Copy all records verbatim, images excluded.

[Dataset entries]
== == ==
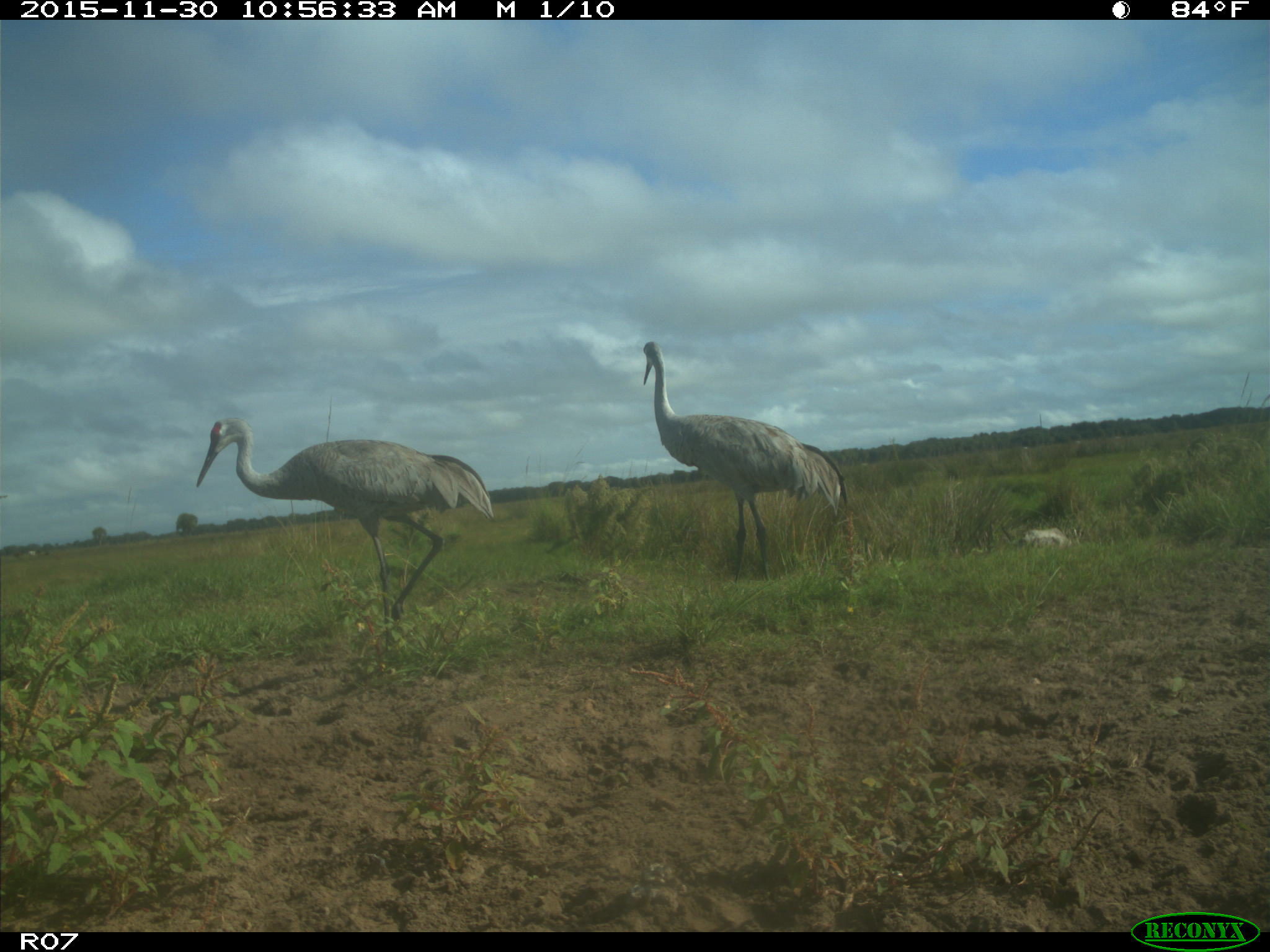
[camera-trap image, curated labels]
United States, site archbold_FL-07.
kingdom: Animalia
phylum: Chordata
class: Aves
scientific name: Aves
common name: birds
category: unidentified bird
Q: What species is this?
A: Unidentified bird (birds) (Aves).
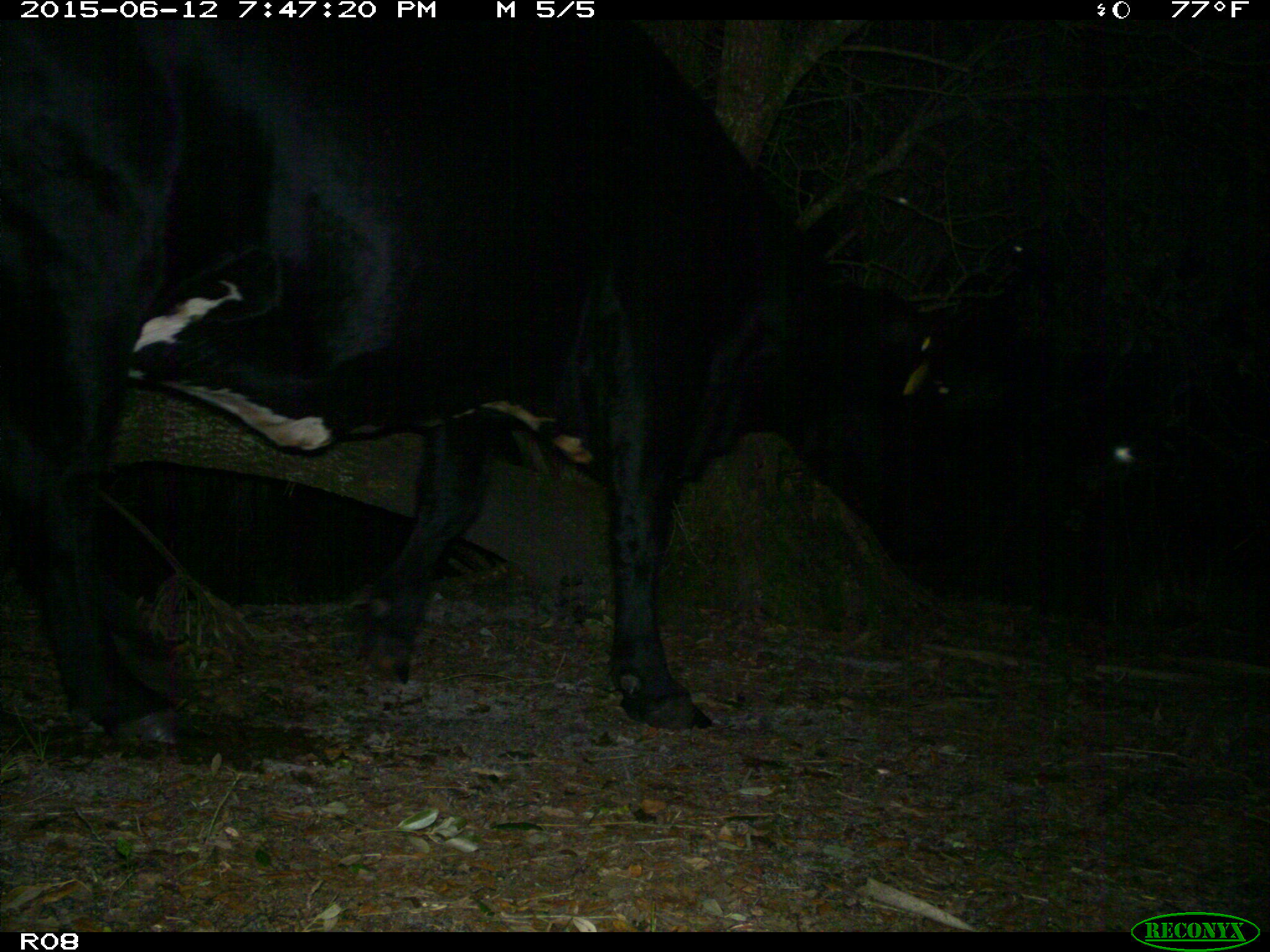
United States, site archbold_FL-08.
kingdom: Animalia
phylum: Chordata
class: Mammalia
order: Artiodactyla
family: Bovidae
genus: Bos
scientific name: Bos taurus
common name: domestic cow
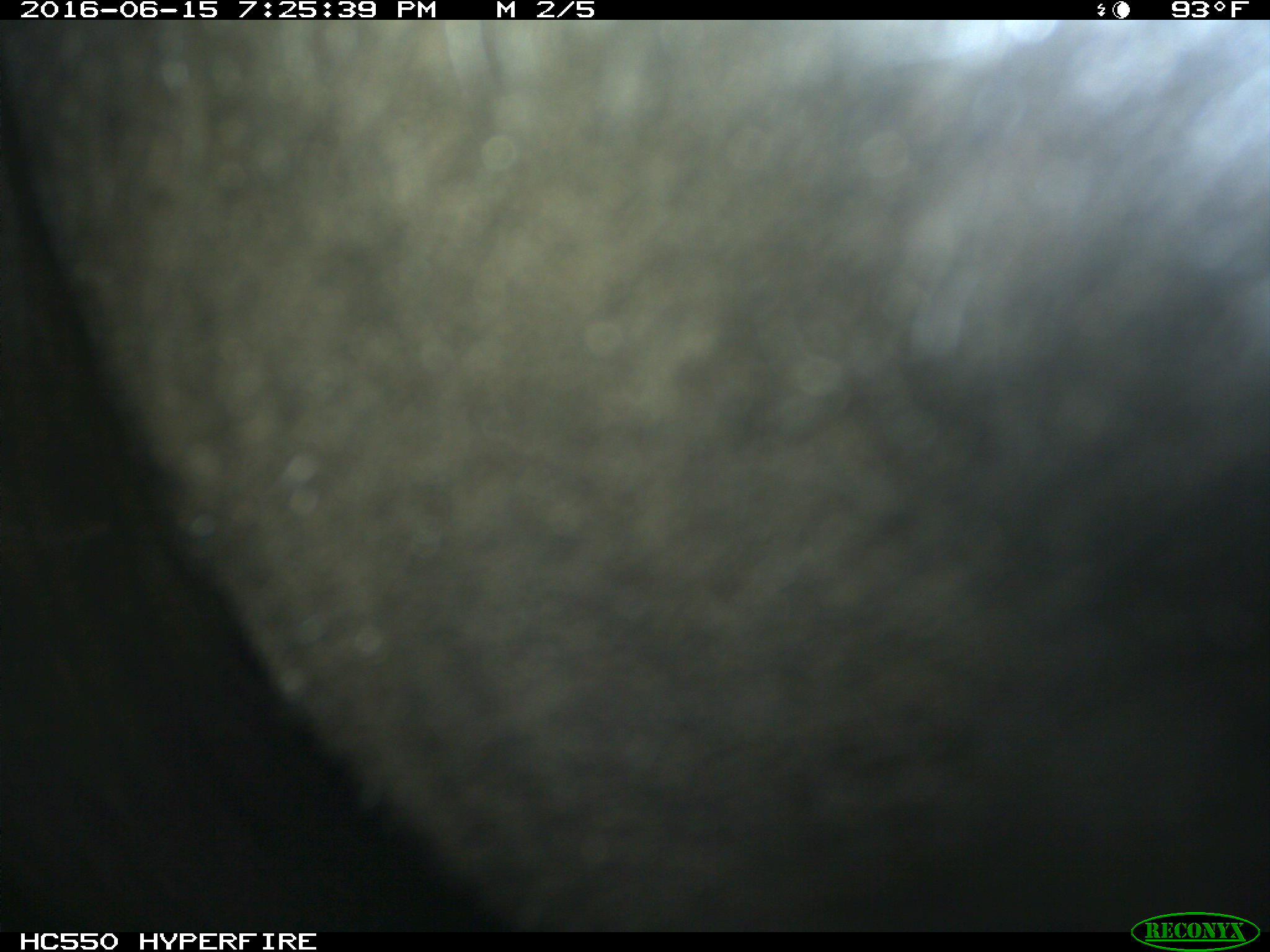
== == ==
● Response to this exercise
[camera-trap image, curated labels]
United States, site archbold_FL-07.
kingdom: Animalia
phylum: Chordata
class: Aves
scientific name: Aves
common name: birds
category: unidentified bird
Q: What species is this?
A: Unidentified bird (birds) (Aves).
United States, site archbold_FL-08.
kingdom: Animalia
phylum: Chordata
class: Mammalia
order: Artiodactyla
family: Bovidae
genus: Bos
scientific name: Bos taurus
common name: domestic cow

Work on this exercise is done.